Data protection officers
Businesses processing sensitive data (e.g. data showing racial or ethnic origin) on a large scale or engaged in systematic monitoring of data subjects on a large scale (whether data controllers or data processors), must appoint data protection officers (DPO). The DPO can be an existing member of staff who has had specific training or a new DPO can be hired in. In essence, the requirement to appoint a DPO is an extension of the accountability principle noted above – businesses carrying out the activities above must appoint a DPO to help the business comply with its data protection requirements under the GDPR, and such individual should have a clear reporting line into senior management. The GDPR also notes that the DPO should not be instructed to act in a particular way by management, or be dismissed or penalised simply for carrying out their duty – it seems DPOs are free to hand out some home truths to their employers without fear of recrimination.
It might be tempting for developers, platform providers or even retailers to consider that these provisions will simply not apply to them. Sure, it may be unlikely that particularly sensitive personal data is gleaned in a gaming context (but not impossible), but consideration needs to be given as to how the personal data a business does hold is used – for example, does your business gather data from the activity of online user profiles; does it analyse individual spending patterns; does it leverage a marketing database to target individuals for possible new purchases; does it register individuals for hardware warranties and otherwise use that information for other purposes? A ‘yes’ to any of these questions does not necessarily mean that your business will be ‘monitoring data subjects on a large scale’, but it does mean that consideration should be given as to whether your business needs a DPO and how that expertise might best be sourced.

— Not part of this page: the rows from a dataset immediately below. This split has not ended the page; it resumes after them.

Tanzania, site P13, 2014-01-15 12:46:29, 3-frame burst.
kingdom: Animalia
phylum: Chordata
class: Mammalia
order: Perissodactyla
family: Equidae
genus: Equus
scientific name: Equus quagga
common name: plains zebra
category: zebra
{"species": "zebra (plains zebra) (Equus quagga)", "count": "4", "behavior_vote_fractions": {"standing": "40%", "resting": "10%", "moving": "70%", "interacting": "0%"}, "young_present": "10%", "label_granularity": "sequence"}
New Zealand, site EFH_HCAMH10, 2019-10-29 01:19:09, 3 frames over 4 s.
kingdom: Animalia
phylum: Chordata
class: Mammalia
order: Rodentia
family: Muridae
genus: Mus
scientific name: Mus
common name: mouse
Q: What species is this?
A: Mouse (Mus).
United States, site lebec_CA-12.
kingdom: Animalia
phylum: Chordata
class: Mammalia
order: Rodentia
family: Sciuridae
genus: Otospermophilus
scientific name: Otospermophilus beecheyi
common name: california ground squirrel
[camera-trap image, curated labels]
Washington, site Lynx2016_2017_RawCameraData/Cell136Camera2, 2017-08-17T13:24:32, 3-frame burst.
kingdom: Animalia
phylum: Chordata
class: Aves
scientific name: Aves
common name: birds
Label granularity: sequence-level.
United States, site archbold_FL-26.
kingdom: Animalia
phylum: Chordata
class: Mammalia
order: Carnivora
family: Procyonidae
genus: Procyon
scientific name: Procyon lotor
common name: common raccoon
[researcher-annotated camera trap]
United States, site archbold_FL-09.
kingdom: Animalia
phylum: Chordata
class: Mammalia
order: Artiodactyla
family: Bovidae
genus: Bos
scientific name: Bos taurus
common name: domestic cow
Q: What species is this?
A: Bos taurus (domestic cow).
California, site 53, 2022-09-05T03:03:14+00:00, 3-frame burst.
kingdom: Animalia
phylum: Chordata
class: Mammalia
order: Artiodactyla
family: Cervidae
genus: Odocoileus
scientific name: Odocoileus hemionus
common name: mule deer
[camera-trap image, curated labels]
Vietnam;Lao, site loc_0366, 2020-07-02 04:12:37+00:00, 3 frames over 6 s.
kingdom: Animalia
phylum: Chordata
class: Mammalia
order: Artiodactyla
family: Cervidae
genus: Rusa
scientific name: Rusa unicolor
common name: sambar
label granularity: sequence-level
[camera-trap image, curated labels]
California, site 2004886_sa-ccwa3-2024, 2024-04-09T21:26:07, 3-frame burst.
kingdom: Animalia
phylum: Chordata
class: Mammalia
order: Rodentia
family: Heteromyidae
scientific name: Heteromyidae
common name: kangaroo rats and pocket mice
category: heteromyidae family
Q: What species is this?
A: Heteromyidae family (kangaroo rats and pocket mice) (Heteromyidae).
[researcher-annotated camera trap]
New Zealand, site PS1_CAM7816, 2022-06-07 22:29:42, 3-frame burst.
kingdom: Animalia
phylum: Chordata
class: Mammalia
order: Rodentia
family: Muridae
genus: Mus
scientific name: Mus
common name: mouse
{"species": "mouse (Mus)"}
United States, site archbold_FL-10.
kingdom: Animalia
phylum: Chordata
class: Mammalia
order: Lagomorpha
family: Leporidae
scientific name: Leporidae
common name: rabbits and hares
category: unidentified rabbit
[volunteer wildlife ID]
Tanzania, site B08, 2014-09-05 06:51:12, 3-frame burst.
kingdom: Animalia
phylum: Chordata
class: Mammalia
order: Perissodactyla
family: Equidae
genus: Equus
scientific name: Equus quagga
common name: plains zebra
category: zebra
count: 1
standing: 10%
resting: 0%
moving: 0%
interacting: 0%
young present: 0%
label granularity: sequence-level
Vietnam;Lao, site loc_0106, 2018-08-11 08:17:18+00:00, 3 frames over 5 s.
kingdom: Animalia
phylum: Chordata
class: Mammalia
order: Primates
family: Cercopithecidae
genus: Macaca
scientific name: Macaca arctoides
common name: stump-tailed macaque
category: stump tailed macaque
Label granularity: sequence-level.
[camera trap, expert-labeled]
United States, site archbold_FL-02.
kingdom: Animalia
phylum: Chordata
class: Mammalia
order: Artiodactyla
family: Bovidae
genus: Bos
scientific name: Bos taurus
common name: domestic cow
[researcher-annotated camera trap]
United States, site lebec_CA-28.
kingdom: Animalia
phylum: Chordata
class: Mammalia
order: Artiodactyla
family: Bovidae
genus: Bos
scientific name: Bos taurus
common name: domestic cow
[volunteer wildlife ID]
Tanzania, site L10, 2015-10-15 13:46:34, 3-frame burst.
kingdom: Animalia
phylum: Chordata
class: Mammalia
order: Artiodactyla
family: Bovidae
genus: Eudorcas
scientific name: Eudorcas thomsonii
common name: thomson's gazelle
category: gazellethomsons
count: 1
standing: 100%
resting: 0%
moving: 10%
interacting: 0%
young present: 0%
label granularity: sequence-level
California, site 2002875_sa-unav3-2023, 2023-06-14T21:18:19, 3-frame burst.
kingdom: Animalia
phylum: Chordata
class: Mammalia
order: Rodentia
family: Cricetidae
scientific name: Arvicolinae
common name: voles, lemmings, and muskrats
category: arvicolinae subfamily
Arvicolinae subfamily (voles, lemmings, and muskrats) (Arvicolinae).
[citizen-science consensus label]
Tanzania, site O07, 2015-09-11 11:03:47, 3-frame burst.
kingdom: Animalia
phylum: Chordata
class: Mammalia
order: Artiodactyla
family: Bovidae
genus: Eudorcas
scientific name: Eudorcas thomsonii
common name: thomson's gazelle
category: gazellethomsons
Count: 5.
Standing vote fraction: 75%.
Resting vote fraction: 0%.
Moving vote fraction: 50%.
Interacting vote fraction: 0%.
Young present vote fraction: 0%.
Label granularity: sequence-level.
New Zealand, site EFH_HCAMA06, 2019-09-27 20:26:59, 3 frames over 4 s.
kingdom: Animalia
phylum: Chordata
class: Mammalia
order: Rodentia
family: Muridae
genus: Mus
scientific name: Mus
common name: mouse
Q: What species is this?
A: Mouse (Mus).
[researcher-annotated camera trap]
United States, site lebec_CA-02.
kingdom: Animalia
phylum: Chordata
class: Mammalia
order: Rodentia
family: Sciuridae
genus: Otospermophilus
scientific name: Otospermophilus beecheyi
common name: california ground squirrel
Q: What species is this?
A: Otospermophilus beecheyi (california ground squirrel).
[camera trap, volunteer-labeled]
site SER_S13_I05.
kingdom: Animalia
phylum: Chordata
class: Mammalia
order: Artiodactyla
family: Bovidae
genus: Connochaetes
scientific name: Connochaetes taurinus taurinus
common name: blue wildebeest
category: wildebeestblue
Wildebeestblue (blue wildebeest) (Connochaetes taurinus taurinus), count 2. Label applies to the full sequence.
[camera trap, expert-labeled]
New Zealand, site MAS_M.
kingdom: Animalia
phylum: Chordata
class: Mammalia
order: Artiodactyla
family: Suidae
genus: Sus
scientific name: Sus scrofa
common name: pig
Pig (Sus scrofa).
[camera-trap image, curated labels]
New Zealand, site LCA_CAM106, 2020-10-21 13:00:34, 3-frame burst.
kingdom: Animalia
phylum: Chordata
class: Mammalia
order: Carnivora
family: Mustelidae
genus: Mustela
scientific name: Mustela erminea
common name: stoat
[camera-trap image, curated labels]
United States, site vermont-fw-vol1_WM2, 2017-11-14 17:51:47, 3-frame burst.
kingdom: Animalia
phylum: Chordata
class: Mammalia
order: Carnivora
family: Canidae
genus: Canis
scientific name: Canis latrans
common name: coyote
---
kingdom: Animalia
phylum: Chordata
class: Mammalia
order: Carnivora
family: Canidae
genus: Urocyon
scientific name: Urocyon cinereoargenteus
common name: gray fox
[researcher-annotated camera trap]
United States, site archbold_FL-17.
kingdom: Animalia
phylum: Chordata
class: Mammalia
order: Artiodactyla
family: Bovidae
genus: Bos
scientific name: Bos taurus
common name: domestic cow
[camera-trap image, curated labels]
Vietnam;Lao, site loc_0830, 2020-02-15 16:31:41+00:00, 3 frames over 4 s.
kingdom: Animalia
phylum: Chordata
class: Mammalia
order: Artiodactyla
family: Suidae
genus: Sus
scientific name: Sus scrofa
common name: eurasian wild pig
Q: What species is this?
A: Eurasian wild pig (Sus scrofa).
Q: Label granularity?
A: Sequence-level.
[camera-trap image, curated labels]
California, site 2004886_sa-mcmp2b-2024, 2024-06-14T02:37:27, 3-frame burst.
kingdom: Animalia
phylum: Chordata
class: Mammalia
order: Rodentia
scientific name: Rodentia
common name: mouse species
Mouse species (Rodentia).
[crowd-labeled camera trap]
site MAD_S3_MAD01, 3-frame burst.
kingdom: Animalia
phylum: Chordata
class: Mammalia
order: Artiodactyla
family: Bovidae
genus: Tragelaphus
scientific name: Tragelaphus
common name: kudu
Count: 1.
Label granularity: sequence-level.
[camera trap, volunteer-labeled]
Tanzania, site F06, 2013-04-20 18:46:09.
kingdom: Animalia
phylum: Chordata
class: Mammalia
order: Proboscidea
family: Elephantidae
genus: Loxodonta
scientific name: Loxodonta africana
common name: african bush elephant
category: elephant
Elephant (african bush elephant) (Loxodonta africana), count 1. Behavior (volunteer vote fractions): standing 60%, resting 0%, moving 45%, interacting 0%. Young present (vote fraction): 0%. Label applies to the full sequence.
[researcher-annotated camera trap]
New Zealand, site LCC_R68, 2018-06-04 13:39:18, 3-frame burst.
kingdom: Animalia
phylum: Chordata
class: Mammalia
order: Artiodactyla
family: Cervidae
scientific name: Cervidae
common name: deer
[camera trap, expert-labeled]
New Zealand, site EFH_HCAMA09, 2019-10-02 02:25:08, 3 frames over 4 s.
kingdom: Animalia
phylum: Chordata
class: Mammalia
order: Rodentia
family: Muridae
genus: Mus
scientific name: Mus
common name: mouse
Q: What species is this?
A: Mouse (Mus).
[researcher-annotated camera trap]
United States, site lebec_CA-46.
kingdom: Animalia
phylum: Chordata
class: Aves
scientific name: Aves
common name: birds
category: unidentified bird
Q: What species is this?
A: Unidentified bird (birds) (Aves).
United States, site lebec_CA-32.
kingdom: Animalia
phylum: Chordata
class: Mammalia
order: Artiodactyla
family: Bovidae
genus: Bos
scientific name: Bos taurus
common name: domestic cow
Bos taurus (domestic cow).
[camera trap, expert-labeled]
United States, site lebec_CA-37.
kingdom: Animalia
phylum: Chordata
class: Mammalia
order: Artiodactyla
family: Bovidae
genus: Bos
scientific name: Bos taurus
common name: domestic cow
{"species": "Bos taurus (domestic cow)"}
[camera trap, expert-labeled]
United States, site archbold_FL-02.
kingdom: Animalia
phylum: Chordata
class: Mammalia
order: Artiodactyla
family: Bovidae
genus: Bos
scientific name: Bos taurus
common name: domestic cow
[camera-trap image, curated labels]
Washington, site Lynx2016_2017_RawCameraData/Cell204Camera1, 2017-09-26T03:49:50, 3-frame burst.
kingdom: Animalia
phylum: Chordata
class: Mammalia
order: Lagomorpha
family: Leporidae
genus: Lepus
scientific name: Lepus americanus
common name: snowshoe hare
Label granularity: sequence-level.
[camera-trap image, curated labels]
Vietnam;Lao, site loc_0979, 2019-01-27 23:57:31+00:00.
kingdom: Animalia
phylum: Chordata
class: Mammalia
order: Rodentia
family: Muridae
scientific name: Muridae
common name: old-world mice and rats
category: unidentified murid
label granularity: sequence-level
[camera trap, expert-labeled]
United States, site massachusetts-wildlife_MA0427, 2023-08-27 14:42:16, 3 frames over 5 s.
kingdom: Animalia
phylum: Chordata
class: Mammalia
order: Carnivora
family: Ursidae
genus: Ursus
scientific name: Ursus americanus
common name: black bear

What becomes apparent across all business sectors is that there is no magic bullet for GDPR compliance, but an understanding of how or if a business collects and uses personal data is a good place to start. From there, specifics can be applied and, where necessary, business changes effected. The games industry has some unique challenges, particularly given its place at the forefront of technological development and digital business. One thing is clear though, the next 18 months are crucial for all businesses to get ahead of the curve.